# Written request:
Format the portion of the data that opens with the line containing "From the shooting" and runs through the end of the data as a JSON list of strings, one string per line, with blank lines omitted.

# The records:

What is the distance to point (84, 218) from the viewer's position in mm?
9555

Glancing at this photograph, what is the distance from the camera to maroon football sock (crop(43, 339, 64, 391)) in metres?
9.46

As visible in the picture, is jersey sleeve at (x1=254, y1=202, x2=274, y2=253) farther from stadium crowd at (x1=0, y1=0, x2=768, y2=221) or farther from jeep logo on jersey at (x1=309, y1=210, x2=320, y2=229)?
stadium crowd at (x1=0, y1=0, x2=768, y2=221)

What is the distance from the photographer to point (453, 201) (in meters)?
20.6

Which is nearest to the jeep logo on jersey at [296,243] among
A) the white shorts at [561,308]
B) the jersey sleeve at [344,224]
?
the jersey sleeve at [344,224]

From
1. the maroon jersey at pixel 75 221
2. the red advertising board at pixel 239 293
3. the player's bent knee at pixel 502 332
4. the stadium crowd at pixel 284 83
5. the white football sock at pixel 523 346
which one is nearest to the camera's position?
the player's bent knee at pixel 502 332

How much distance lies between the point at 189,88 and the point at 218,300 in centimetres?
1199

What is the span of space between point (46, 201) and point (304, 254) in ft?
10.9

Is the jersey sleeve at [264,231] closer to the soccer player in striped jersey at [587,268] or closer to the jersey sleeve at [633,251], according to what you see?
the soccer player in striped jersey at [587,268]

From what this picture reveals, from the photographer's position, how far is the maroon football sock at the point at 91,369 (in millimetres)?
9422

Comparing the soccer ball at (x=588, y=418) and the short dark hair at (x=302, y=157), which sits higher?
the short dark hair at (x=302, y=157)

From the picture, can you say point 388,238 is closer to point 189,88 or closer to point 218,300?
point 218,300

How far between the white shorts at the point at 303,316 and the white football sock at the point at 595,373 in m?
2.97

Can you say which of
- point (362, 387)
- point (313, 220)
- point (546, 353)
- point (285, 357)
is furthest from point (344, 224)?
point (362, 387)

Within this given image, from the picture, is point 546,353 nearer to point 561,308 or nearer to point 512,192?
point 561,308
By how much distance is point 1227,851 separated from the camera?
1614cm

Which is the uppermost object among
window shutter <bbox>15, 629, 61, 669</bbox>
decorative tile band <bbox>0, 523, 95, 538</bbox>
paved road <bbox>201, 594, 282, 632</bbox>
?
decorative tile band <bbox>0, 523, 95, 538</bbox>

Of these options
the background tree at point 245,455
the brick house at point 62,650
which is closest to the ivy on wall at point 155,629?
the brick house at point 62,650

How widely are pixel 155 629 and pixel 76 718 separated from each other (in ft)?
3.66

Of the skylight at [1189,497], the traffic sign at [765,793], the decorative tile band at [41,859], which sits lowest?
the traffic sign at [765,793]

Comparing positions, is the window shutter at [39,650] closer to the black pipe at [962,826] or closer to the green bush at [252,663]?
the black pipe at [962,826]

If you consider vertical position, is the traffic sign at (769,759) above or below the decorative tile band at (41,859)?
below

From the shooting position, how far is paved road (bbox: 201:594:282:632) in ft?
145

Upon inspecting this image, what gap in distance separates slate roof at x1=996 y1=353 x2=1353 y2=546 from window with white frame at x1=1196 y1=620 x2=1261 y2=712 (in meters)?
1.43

# Written solution:
[
  "From the shooting position, how far is paved road (bbox: 201:594:282:632) in ft?",
  "145",
  "Upon inspecting this image, what gap in distance separates slate roof at x1=996 y1=353 x2=1353 y2=546 from window with white frame at x1=1196 y1=620 x2=1261 y2=712 (in meters)?",
  "1.43"
]